Excerto para leitura:
▼▼▼

EDITORIAL

Caros amigos,

Neste momento de drama, tragédia e violência, estamos ao lado da população israelita, exposta a um ataque que nem ela, nem todo o povo judeu, tinham conhecido desde a criação do Estado de Israel ou desde os anos negros do nazismo e da Shoah.

Estes momentos são também um imenso desafio para nós, Associação Hagadá, e para o mundo dos Museus, sabendo do papel essencial que estes desempenham nas nossas sociedades.

Tal como os seus pares, o nosso futuro Museu parte da História e dos seus factos para os transformar em conhecimento, cultura e ensino para todas as gerações.

Os valores da tolerância, da abertura de espírito e do humanismo que defendemos são os mesmos que foram agora postos em causa pelo desencadear do ódio e da violência de um grupo terrorista.

▲▲▲

Tarefas do exercício:
(a) Reproduza tal como está tudo o que vai de "Os valores da" até "um grupo terrorista." no editorial.
(b) Enumere os valores que, segundo o editorial, são defendidos pela Associação Hagadá.

Extrato de dados:
▼▼▼

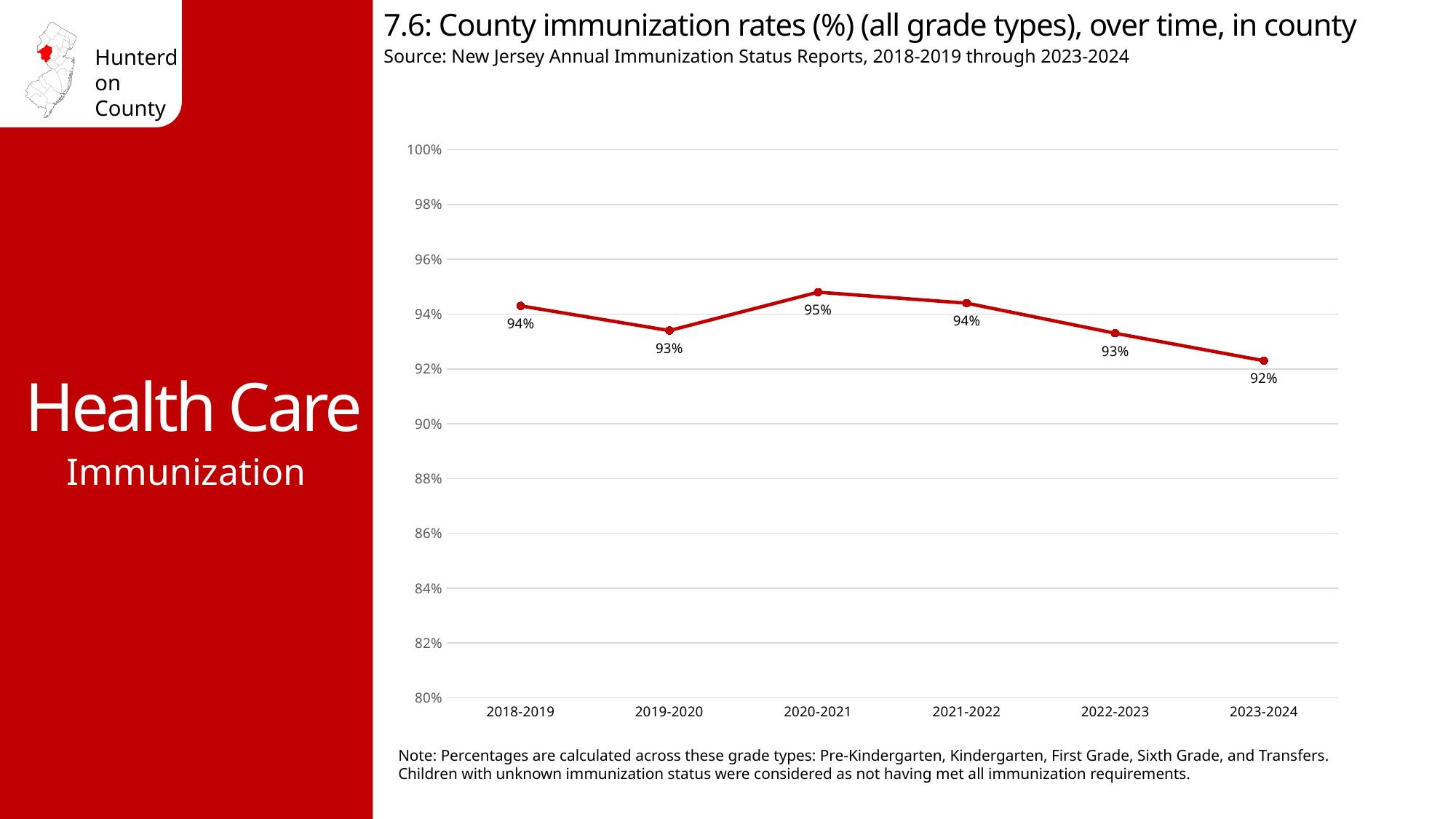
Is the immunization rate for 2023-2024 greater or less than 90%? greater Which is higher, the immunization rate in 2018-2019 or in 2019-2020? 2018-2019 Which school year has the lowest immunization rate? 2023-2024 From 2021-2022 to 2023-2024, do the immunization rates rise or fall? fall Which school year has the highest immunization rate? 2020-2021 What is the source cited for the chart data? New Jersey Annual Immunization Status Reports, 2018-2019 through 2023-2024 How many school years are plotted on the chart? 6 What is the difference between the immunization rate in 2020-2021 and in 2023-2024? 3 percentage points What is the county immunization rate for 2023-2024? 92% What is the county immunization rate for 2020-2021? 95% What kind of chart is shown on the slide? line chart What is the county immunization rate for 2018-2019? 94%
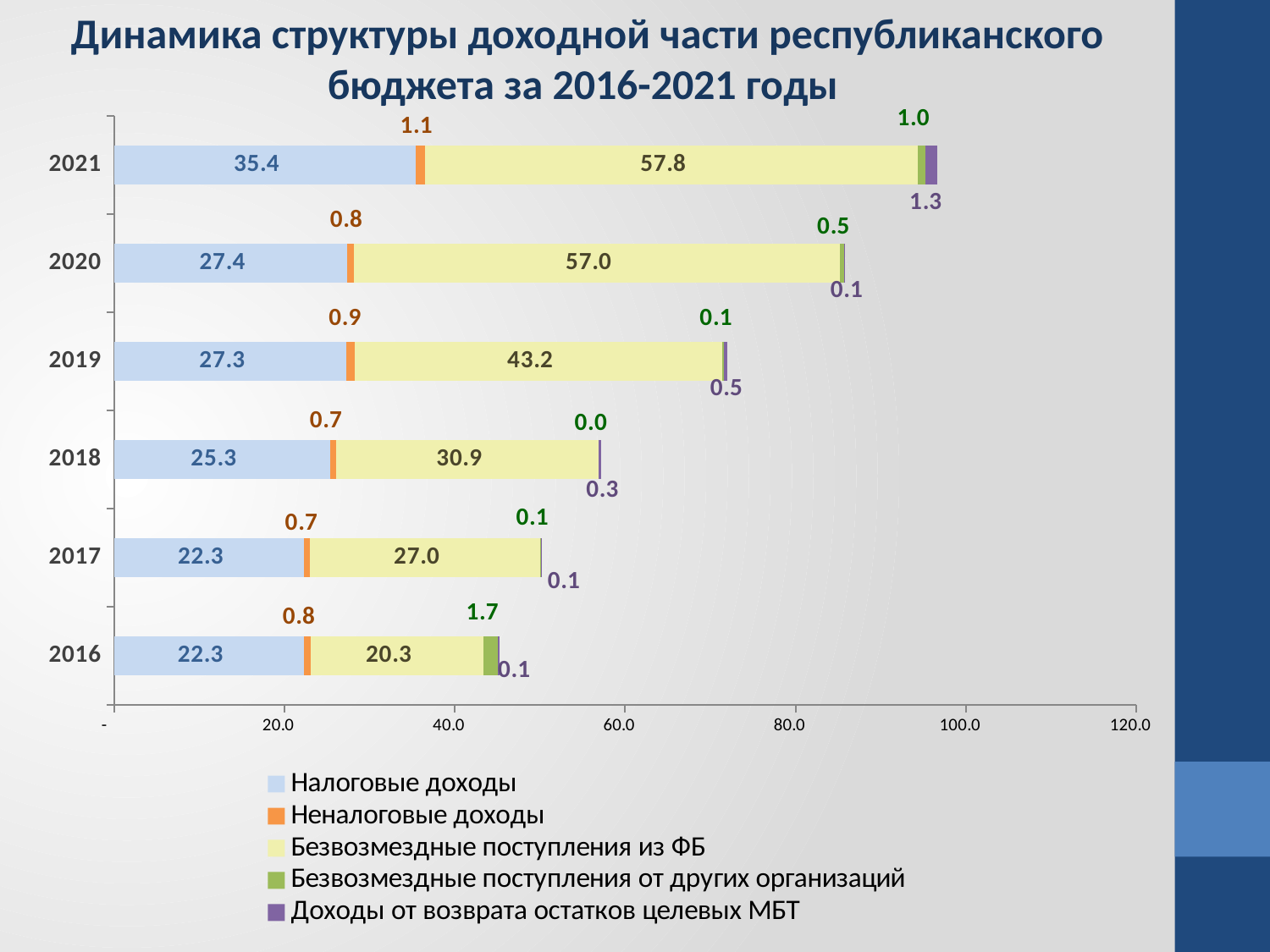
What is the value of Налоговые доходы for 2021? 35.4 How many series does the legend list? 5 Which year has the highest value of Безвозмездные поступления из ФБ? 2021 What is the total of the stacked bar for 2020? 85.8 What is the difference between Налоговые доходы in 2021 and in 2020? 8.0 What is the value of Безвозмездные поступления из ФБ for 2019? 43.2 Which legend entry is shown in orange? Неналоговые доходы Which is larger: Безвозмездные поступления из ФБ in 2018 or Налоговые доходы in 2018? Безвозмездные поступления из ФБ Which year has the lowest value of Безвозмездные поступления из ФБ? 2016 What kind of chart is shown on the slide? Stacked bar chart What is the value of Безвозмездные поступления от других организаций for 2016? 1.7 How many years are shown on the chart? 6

▲▲▲

Soluções do exercício:
(a)
Os valores da tolerância, da abertura de espírito e do humanismo que defendemos são os mesmos que foram agora postos em causa pelo desencadear do ódio e da violência de um grupo terrorista.

(b) A tolerância, a abertura de espírito e o humanismo.